#### EXERCICES À RÉALISER
a) Dans l'extrait du document sur le soutien à la recherche, par quels deux moyens a-t-on tendance à répondre aux problèmes ?
b) Recopiez les entrées depuis la ligne contenant « How far away » jusqu'à la fin des entrées, cette ligne comprise, en omettant les images.

#### EXTRAIT DU DOCUMENT
■ ■ ■
Les deux candidats présumés favoris pour le deuxième tour ont fait du soutien à la recherche l’une des premières priorité de leur programme. Voilà une idée simple, consensuelle, qui parle à l’opinion. Elle fait moderne et sérieuse. Elle rassure. Nos gouvernants préparent l’avenir et vont investir pour la croissance et les emplois de demain. Difficile d’être contre …
Que nos deux candidats soient en accord sur ce point ne doit pas surprendre. Il s’agit pour eux d’appliquer la « stratégie de Lisbonne », qui constitue la réponse unique de la pensée unique à la mondialisation. Il faut pourtant se méfier des idées consensuelles et simples. Cette stratégie d’adaptation par l’innovation, pour consensuelle qu’elle soit, n’est pas pour autant à l’abri de toute critique. Je ne vais pas la contester dans son principe - ce serait s’opposer à l’idée même de progrès technologique - mais j’y apporterais trois grosses réserves.
La première tient aux modes de l’action publique. On a une fâcheuse tendance, à répondre aux problèmes de deux manières qui sont sensés les régler par un coup de baguette magique : La loi, quitte à ne la garnir que de droit gazeux et de bonnes intentions (le droit au logement opposable, les violences faites aux femmes …) et l’augmentation des budgets. Dépenser c’est agir. Agir c’est dépenser. C’est bien connu.
■ ■ ■
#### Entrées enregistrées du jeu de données

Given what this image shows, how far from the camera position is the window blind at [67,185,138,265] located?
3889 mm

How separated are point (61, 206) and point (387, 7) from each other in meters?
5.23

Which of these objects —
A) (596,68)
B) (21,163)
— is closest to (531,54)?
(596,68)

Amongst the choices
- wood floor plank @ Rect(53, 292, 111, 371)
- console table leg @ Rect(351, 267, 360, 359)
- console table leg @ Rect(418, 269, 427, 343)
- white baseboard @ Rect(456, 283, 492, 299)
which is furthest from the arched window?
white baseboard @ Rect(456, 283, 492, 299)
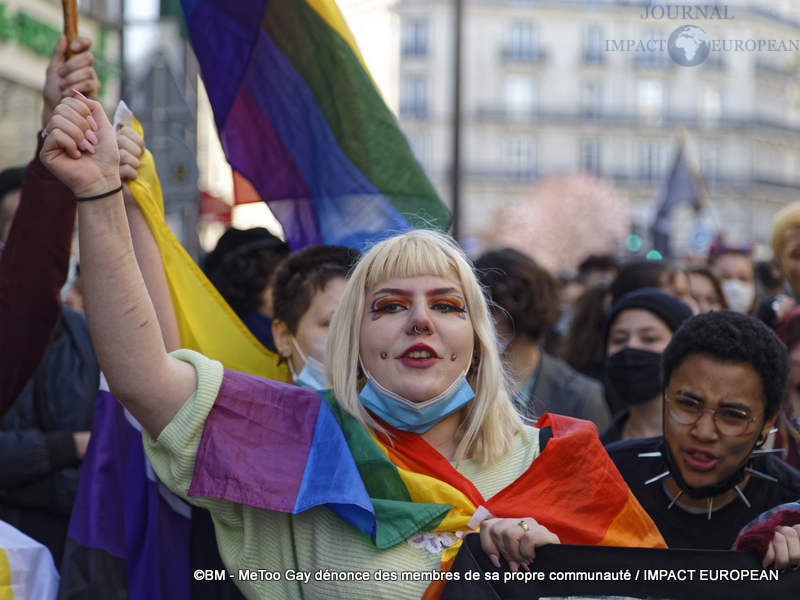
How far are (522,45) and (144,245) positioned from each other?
67652 mm

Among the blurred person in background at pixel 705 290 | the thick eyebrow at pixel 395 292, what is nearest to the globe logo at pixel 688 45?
the blurred person in background at pixel 705 290

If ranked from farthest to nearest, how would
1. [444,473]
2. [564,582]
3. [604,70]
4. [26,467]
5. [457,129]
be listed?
[604,70] < [457,129] < [26,467] < [444,473] < [564,582]

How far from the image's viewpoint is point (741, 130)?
62156 millimetres

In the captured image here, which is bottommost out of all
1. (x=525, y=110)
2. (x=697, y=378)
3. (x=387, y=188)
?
(x=697, y=378)

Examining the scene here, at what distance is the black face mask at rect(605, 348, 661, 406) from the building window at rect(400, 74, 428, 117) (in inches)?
2477

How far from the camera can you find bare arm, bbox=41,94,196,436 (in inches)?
109

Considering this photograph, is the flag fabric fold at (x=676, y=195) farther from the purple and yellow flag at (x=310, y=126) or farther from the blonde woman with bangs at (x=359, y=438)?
the blonde woman with bangs at (x=359, y=438)

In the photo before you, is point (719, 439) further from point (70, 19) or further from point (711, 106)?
point (711, 106)

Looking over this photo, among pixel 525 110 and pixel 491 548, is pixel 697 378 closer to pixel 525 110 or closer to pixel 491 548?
pixel 491 548

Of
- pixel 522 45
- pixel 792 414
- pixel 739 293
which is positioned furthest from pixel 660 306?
pixel 522 45

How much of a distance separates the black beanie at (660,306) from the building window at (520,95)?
217 feet

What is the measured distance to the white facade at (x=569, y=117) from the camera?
209 ft

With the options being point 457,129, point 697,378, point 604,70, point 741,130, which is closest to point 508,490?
point 697,378

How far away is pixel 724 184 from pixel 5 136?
58683 mm
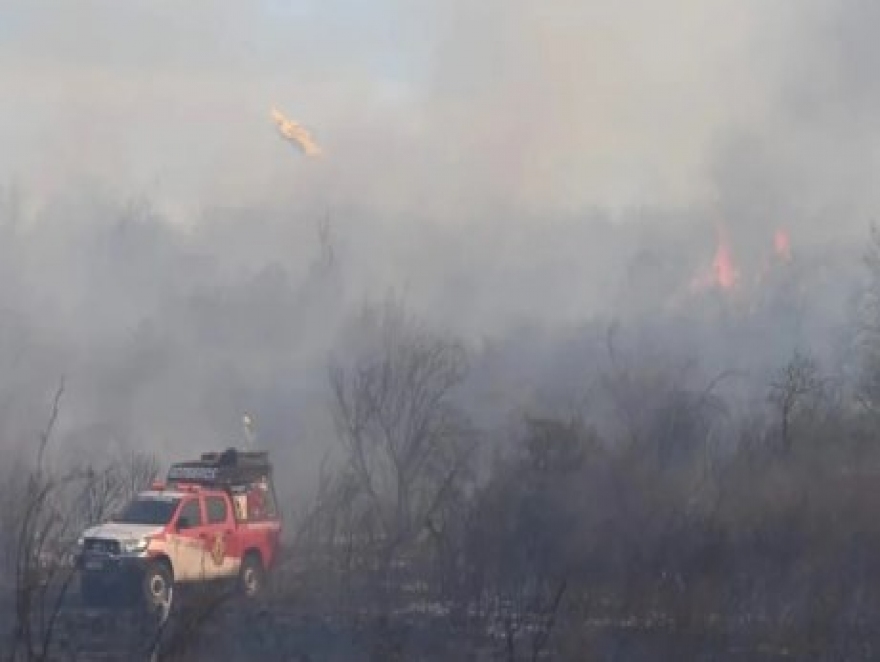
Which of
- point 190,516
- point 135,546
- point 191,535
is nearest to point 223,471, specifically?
point 190,516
■ ■ ■
#### RÉPONSES PAR EXERCICE
a) Par la loi et par l'augmentation des budgets.

b)
How far away is pixel 724 184 from pixel 5 136?
58683 mm
Which of
- point 190,516
- point 135,546
- point 191,535
is nearest to point 223,471, specifically?
point 190,516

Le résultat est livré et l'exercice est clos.